### SELECTED EXTRACT
Really, there’s a lot of software in that class these days. When we recovered a lost spreadsheet password, we used a canned program. No code breaking skill needed. Of course, spreadsheet passwords were – and maybe still are – almost trivial things. That said, there’s canned forensic programs available that law enforcement can use for all sorts of data recovery while they wait.
It’s even theoretically possible to recover data in computer memory under certain circumstances.
I do not know about solid state drives, but with hard drive data recovery you usually make an image of the drive, put it on another disk, and work with that instead of the original. Would be surprised if cyberforensics didn’t do this first..
Password cracking depends on the encryption (see using a canned program to recover a lost spreadsheet password) to the complexity of the password, and can range from guesswork to a dictionary attack (using known words) to brute force (trying each character at random) to a old fashioned rubber hose. This can range from encrypted files to a type of hash file to access a computer. Unless the data is encrypted, you can access “password protected” data on most computers by simply using a boot disk or putting the drive into another computer.
Keep in mind all this is only baby stuff. What the pros can do would probably curl our hair.
On the legalities, a lot of it would seem to fall under established procedure for search and seizure. There’s a case before the USSC right now that deals with the legality of blood test for DUI suspects, and one of the things is that apparently a warrant isn’t needed for a breathalizer test. Another thing that came out is “instant warrants,” where it’s now possible for police in the field to contact a judge, present provable cause, and obtain a search warrant.
Here’s something that a friend who witnessed a one car accident observed. The state patrolman asked the accident victim to see his phone. The reason? To check the logs to see if he was using it at the time of the accident. Legal without a warrant? Don’t know.

### EXERCISE SET
A - List the password-cracking approaches the post about digital forensics names, from the mildest to the crudest.
B - Continue the post about digital forensics from its last sentence.

### DATASET RECORDS
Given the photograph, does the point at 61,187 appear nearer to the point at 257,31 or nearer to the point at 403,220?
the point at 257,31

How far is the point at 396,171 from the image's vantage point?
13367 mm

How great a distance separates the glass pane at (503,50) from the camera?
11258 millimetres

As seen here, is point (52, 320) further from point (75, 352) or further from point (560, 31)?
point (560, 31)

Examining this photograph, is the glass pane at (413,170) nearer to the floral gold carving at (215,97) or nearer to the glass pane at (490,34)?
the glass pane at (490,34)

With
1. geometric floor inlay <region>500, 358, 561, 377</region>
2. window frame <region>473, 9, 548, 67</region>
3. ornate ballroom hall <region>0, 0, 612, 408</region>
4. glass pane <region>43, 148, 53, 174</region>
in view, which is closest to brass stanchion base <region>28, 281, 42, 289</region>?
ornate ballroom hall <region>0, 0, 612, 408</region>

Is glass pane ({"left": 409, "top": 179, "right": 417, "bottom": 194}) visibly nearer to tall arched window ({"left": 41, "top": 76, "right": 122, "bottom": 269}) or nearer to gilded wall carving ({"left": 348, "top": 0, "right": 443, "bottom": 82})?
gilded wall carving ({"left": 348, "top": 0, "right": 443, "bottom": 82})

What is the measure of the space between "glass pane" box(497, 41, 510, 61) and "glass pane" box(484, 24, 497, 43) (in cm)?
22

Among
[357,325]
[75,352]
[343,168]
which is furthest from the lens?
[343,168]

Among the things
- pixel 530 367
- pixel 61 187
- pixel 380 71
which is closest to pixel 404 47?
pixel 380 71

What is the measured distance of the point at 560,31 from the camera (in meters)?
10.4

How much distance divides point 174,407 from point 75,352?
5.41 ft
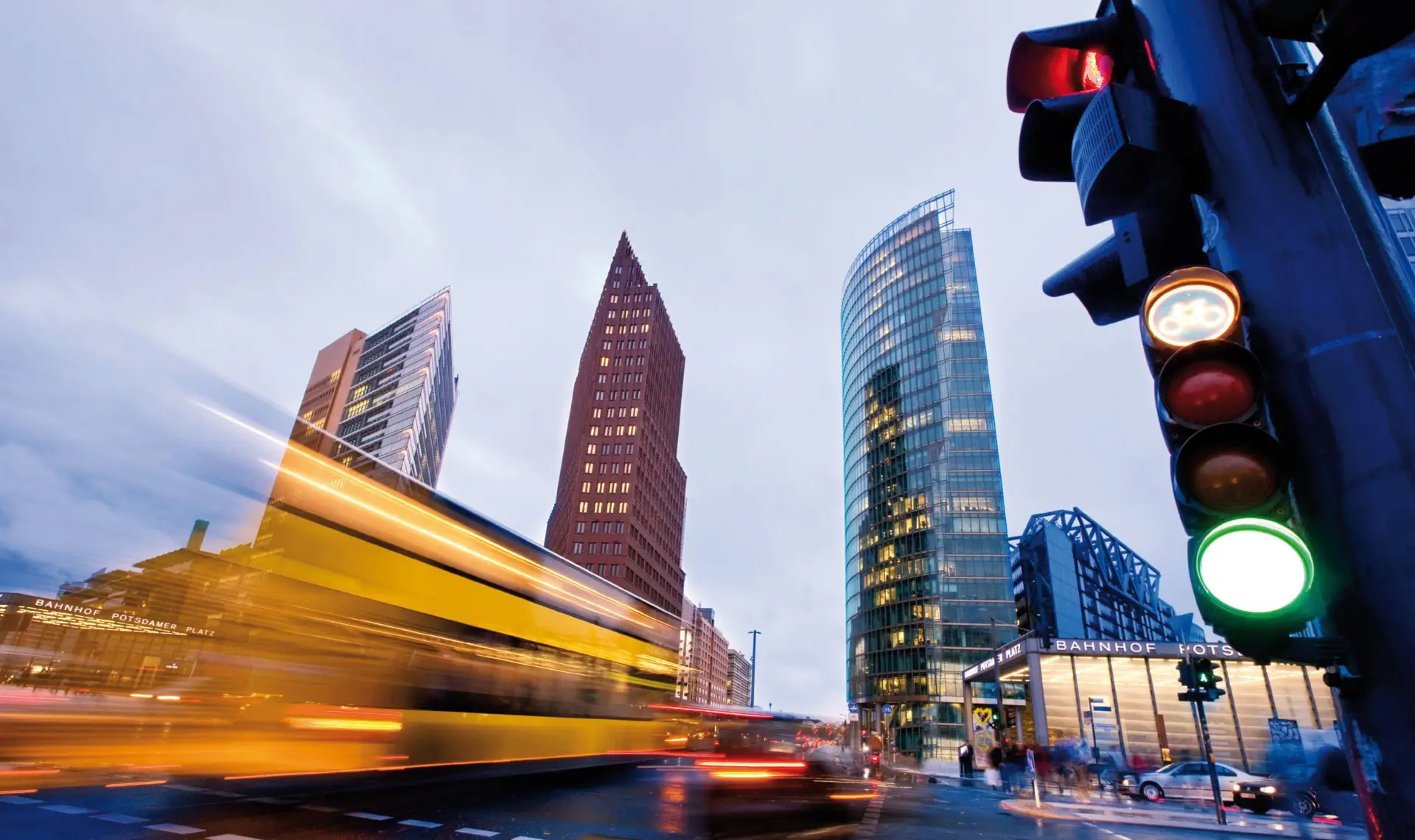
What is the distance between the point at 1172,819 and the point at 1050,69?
1932 centimetres

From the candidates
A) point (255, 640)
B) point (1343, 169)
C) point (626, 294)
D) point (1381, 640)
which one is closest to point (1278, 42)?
point (1343, 169)

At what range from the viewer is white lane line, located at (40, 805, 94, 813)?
843cm

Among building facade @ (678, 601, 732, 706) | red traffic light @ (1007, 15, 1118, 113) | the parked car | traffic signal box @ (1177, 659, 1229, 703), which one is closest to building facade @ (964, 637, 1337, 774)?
the parked car

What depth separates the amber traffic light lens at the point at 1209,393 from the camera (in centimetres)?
176

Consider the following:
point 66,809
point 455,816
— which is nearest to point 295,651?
point 66,809

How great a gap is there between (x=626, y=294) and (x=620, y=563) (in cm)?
5347

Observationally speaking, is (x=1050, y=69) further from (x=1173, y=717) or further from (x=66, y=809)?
(x=1173, y=717)

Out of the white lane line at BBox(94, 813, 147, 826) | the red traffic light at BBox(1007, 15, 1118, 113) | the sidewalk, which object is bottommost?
the sidewalk

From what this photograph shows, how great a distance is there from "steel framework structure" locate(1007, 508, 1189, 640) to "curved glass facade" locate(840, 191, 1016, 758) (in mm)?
7923

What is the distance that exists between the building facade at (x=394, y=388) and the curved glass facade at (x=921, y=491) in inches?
2449

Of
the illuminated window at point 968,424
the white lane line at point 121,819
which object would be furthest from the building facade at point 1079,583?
the white lane line at point 121,819

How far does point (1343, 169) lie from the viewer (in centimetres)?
208

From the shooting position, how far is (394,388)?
9581cm

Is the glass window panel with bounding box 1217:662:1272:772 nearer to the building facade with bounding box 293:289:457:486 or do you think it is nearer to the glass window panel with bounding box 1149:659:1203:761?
the glass window panel with bounding box 1149:659:1203:761
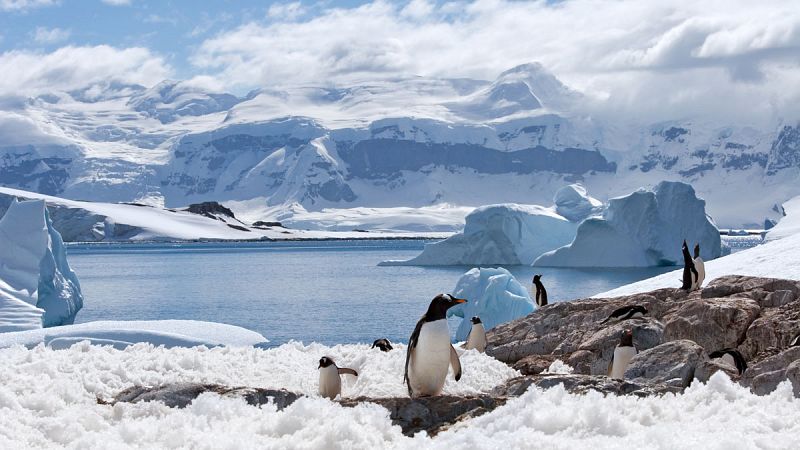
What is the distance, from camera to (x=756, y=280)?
578 inches

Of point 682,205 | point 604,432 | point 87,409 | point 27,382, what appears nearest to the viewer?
point 604,432

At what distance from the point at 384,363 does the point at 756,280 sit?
6.62m

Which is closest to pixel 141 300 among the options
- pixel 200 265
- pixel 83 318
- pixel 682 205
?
pixel 83 318

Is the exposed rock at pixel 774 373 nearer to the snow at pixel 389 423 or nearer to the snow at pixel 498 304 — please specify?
the snow at pixel 389 423

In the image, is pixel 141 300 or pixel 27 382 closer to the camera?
pixel 27 382

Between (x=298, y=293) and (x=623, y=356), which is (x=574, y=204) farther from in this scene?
(x=623, y=356)

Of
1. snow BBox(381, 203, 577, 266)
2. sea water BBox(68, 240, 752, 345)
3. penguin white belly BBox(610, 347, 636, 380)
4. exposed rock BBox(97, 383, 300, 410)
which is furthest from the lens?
snow BBox(381, 203, 577, 266)

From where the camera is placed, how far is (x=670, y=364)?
8977mm

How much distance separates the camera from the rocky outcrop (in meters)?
9.01

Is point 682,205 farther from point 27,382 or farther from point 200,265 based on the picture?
point 27,382

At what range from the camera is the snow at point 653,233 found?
6106cm

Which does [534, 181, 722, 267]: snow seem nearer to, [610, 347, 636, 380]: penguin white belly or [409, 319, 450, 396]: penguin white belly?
[610, 347, 636, 380]: penguin white belly

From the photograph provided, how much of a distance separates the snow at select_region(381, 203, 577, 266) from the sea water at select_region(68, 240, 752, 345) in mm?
1465

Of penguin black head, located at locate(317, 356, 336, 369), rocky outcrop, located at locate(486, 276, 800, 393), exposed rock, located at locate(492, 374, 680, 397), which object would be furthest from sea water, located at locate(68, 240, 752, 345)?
exposed rock, located at locate(492, 374, 680, 397)
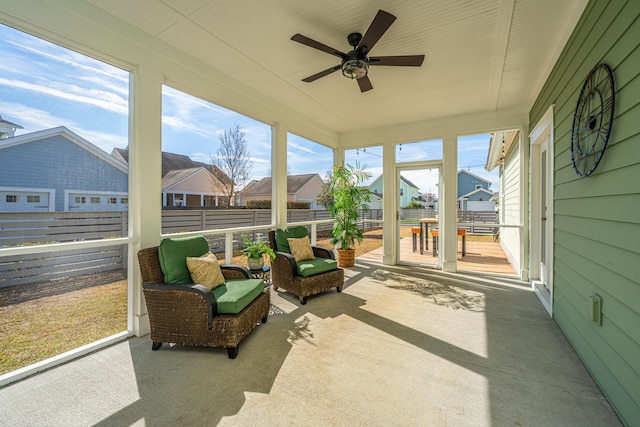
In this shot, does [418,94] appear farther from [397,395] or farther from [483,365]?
[397,395]

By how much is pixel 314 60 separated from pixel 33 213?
2.97 metres

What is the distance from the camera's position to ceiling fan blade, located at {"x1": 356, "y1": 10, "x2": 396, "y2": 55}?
2.02 m

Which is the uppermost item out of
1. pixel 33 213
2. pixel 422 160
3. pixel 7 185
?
pixel 422 160

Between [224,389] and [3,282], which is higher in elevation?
[3,282]

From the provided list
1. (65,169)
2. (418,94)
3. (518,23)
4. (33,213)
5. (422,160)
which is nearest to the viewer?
(33,213)

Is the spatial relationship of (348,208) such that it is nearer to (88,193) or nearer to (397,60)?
(397,60)

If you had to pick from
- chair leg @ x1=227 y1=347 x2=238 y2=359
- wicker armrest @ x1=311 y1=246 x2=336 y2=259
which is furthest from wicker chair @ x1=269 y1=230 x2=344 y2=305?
chair leg @ x1=227 y1=347 x2=238 y2=359

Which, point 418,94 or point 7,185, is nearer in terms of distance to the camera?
point 7,185

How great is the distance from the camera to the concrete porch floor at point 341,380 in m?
1.68

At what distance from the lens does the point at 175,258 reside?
8.60 ft

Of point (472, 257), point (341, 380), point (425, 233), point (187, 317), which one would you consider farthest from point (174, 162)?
point (472, 257)

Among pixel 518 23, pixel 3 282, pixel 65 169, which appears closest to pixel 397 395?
pixel 3 282

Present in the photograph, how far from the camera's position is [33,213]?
7.20 ft

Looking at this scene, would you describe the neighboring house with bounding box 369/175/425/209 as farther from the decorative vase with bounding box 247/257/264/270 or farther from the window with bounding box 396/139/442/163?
the decorative vase with bounding box 247/257/264/270
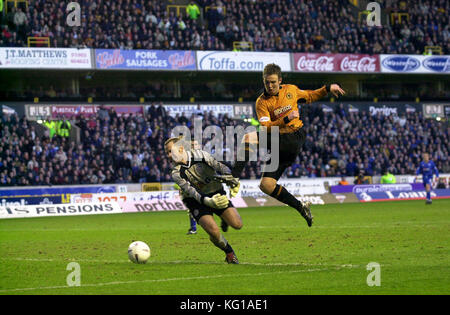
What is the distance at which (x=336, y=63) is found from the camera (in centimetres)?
4625

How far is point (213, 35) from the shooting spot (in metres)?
45.5

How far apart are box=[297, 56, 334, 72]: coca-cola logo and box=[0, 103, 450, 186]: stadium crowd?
A: 2.53m

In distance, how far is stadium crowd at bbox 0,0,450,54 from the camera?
40.1 meters

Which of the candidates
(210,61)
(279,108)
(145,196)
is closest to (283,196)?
(279,108)

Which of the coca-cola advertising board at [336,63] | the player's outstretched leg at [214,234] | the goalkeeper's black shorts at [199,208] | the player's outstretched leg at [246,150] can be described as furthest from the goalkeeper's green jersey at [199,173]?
the coca-cola advertising board at [336,63]

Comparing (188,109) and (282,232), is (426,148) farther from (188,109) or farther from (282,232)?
(282,232)

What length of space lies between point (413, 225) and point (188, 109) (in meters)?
27.1

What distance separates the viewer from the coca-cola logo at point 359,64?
46.5 metres

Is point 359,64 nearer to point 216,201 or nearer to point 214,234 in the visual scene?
point 214,234

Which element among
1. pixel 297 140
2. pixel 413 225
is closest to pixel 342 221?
pixel 413 225

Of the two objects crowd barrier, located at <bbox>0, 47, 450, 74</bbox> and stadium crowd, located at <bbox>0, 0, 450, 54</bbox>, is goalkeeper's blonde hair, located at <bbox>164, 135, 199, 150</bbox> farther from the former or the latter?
stadium crowd, located at <bbox>0, 0, 450, 54</bbox>

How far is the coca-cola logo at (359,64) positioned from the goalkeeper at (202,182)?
36041 millimetres

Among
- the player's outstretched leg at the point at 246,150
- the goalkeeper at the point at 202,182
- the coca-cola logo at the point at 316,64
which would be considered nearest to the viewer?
the player's outstretched leg at the point at 246,150

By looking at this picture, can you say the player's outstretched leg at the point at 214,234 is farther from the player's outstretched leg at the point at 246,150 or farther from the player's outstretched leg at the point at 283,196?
the player's outstretched leg at the point at 283,196
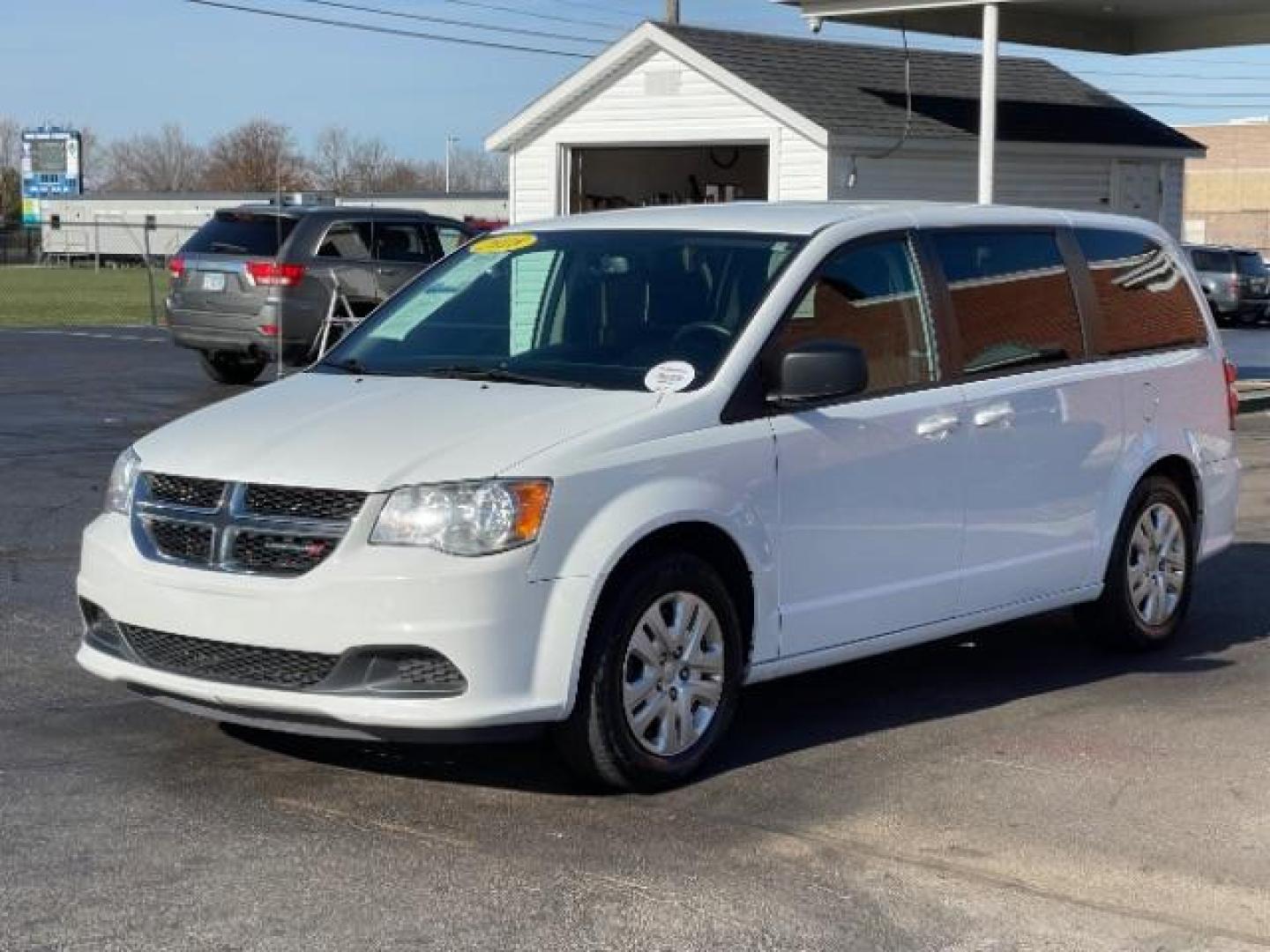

### PER-TASK ANSWERS
A - Guesswork, a dictionary attack (using known words), brute force (trying each character at random), and an old fashioned rubber hose.

B -
For that matter, where does using equipment such as IR fit in? Do police need to obtain a search warrant for what is unobtrusive observation? And if no, what about intercepting cell phone and data traffic, or using other non-intrusive means of observation that gives more detail than IR?
Sorry to run long.
Re. thermal imaging. IIRC, there was a case where police got suspicious about a house and used thermal imaging to find a large hot area, got a warrant based on that and on the utility bills, and found a large marijuana grow room. Kyllo vs. the US ended up with the ruling that thermal imaging required a warrant. https://supreme.justia.com/cases/federal/us/533/27/case.html
Thanks Cedar, this has been excellent and will get used. I may just print everything out so I’ve got it within an arms reach.
Interesting about cyberforensics of implanted devices — in my current novel WiP, the discovery of an implanted computing device is the extraordinary evidence which proves that a major character is indeed from another timeline and her memories of her life in it aren’t just waking dreams, the working out of some psychological trauma. A discovery which raises a bunch of *interesting* legal questions, ranging from immigration to the status of her conviction in the other world for felony illegal AI, in a heavily politicized show trial.